Samstag, 31. August 2019

On the rainy-sunday wall mural

Even before the move I was daydreaming of painting a mural after seeing amazing murals online. But in a rented flat painting the walls would only mean I would have to destroy it later, besides it would involve stripping wallpaper which then would require me to redo wallpaper when moving out and in total it was just too much hassle.

But now we have our own place. And many white walls. So while buying all sorts of tools and necessities in the hardware store I also got colours for my mural. And on a rainy day I decided to sneak myself out of the obligations of not having fully sorted out our removal stuff and instead paint the mural.

Step 1: removing the textured wallpaper. This step took longest, in part because I was scared of flooding into the edge of the parquet, where cardboard seems to have been used to dampen the sound of steps or to insulate the floor. After two evenings painstakingly soaking and scraping off the two layers of wallpaper, I finally ended up with a clean smooth wall.
Step 2: the sky. I had a small 1l container of white paint, a large 20l container of white, and 250ml each of blue, turquoise, green and black. The colours were fine but I needed much more black later. However first off for the sky I mixed some blue and some black into the 1l until I had the darker colour desired, painted the top of the sky and then added some white to the 1l container and dragged the still blue paint into it to achieve a subtle gradient.
Step 3: Then, adding more and more greens and black to the 1l container, I painted in layers of trees. See the phone in my hand for reference. The basic principle for the pines is inspired by Bob Ross and guessing.
Step 4: Clean up, add furniture back where it belongs and put edging back in place.

Step 5: Have a shower :-D
Formalities:
  • Materials: ~2.5l white wall paint, separated into two containers, 250ml of blue and green (I didn't really use the turquoise) wall paint and 250ml of artists acrylic black paint (which is much more highly pigmented and I used to substiture my 250ml of black wall paint), painters tape and foil covers, water to remove wallpaper
  • Tools: Stirring stick, different sized brushes, bucket for water
  • Time: 6hrs removing wallpaper, 4hrs painting mural

On knitting a breed-specific comforter - Part I

It seems I like to rabbit on about specific sheep breeds, so if I wait to the end of this project the post will be absolutely huge. That's why I decided to split it into two parts... and as I've already finished crafting the first part I thought I might as well start writing it up.

## Task goal
Answer these questions from the blog post on the wall mural:
1. How many layers of wallpaper were scraped off the wall?
2. Which of the purchased colors was hardly used?
3. How many hours did painting the mural take?

## Information supplied

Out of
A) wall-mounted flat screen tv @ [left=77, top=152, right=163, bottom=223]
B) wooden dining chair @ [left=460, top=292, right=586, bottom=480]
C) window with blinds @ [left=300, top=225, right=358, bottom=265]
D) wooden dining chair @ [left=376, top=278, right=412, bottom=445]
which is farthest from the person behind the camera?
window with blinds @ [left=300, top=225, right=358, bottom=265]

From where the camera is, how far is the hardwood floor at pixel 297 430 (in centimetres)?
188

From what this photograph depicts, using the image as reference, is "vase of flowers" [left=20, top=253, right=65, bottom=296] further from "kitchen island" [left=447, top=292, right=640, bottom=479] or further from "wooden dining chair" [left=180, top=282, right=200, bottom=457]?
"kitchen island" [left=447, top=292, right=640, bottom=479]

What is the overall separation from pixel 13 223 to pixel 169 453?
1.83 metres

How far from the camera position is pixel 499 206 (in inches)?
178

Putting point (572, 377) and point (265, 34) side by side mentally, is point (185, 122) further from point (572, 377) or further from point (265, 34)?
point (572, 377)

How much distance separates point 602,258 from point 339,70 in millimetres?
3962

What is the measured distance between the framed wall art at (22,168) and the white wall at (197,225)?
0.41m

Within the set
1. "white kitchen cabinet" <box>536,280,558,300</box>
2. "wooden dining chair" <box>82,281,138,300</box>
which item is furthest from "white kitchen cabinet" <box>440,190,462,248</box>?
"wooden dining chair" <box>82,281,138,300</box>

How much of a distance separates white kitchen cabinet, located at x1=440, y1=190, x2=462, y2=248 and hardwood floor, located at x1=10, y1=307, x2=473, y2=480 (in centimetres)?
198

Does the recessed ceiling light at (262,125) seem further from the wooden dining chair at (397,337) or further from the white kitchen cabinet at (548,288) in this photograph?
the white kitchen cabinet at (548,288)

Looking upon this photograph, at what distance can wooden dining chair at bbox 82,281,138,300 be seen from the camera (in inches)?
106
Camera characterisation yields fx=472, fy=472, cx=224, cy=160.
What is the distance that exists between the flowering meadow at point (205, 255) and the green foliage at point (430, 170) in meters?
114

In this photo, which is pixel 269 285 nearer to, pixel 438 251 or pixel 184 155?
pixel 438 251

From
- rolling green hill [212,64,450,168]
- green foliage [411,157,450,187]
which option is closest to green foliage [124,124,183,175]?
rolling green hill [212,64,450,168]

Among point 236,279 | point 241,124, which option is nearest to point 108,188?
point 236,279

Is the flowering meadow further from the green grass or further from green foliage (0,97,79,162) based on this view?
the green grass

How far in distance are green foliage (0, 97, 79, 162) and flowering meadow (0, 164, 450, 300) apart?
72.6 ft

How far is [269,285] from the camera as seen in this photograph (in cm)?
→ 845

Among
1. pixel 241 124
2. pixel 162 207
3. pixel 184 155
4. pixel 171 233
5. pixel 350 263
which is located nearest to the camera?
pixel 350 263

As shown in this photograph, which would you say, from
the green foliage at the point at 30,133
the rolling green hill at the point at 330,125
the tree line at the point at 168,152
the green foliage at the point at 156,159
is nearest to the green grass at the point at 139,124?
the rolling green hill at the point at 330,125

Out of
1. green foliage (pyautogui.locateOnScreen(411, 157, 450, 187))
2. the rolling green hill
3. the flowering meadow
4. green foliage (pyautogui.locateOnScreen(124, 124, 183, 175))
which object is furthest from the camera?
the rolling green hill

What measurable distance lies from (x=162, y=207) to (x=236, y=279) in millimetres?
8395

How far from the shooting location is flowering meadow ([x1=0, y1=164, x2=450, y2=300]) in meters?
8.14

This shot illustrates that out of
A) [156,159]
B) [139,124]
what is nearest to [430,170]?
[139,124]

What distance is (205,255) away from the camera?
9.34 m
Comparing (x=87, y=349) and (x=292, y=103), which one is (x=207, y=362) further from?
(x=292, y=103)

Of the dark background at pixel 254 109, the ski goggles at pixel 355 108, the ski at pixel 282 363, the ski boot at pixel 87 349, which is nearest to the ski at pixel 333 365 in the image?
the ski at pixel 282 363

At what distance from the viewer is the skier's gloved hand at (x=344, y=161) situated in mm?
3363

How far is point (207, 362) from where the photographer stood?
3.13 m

## Result
1. Two.
2. Turquoise.
3. Four hours.